** Start Text passage **

Everyone agrees that it was the first weekend of spring. We've seen bare shoulders, pinky sunburns, mini dresses and smiling faces in endless amounts.
Waking up at eleven wasn't this lazy a morning considering how late I went to bed: it was about six, the time needed to get emotionally brutalized by a girl, to gather with friends and talk about art needs, work out my last painting's scan, write two blog entries and a poem, then drive back home.
They all had forecasted a rainy day so it came as a nice surprise when pulling up the blinds. Moreover it seemed that the first try at this new pillow that I offered myself yesterday wiped out the bad headache I never miss to catch when waking up late. Moments after, as I was sitting across the backyard door, expelling for good my heartache worries in lovely-shaped words, sipping coffee while my perfumed laundry of white shirts was luminously drying into the sun, I thought that all in all, this was how a sunday with no expectations turns out into a delightful mix of lively blends.
Once my thoughts poured on the paper and since the sun was determined to continue its bright trick I stuffed my bag with various sketchbooks and walked to the tram station, a warm coat across my arm _ fools! I see all you in tees. You never know how chilly an April night can turn out when you come back late _
Early afternoon, the tram brought me all the way long throughout the city, but I got out halfway my usual itinerary at the Pey Berland square. I had quickly sketched the outlines of the cathedral a few weeks ago and I was feeling like I could narrow down this doodle. Instead of the front view I picked up a slightly shifted viewpoint that had the enormous advantage to be on the sunlit terrasse of a café whose waiter kindly offered me (well, that's my journal, I can make my innermost phantasms come real if I want it) a glass of white Entre-deux-mers wine. The large pedestrianized square was nearly desert, and the giant stone model offered to my sole view for getting painted while I was sipping my fresh glass. Do I need to explain you more in-depth how perfect the moment was?

** End Text passage **
** Start Record list **

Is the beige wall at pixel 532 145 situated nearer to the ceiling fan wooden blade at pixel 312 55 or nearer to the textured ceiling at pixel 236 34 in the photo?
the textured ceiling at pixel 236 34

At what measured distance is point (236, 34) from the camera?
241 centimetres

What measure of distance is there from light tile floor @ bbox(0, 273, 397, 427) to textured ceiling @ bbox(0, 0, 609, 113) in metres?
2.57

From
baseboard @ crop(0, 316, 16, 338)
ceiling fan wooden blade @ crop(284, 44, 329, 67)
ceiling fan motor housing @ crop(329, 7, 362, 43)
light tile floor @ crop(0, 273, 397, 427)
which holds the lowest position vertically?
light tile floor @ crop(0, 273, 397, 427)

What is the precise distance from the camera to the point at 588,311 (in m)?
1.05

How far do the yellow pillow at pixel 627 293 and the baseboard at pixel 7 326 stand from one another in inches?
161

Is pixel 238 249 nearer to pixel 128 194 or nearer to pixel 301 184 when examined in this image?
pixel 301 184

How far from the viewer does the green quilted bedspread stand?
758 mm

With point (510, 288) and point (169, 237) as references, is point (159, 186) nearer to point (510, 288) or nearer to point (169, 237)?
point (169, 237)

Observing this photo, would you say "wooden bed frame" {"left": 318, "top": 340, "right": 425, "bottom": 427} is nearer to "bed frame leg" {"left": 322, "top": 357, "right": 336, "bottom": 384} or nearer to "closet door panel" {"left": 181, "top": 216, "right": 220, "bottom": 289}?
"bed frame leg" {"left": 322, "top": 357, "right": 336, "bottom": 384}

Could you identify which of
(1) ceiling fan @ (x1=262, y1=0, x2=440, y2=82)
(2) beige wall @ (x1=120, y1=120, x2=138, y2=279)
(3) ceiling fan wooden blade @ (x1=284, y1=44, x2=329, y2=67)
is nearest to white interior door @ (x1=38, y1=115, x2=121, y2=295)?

** End Record list **

**The exercise:**
Could you reproduce the part of the spring weekend journal entry between "Everyone agrees that" and "drive back home.", inclusive, word for word?

**Reply:**
Everyone agrees that it was the first weekend of spring. We've seen bare shoulders, pinky sunburns, mini dresses and smiling faces in endless amounts.
Waking up at eleven wasn't this lazy a morning considering how late I went to bed: it was about six, the time needed to get emotionally brutalized by a girl, to gather with friends and talk about art needs, work out my last painting's scan, write two blog entries and a poem, then drive back home.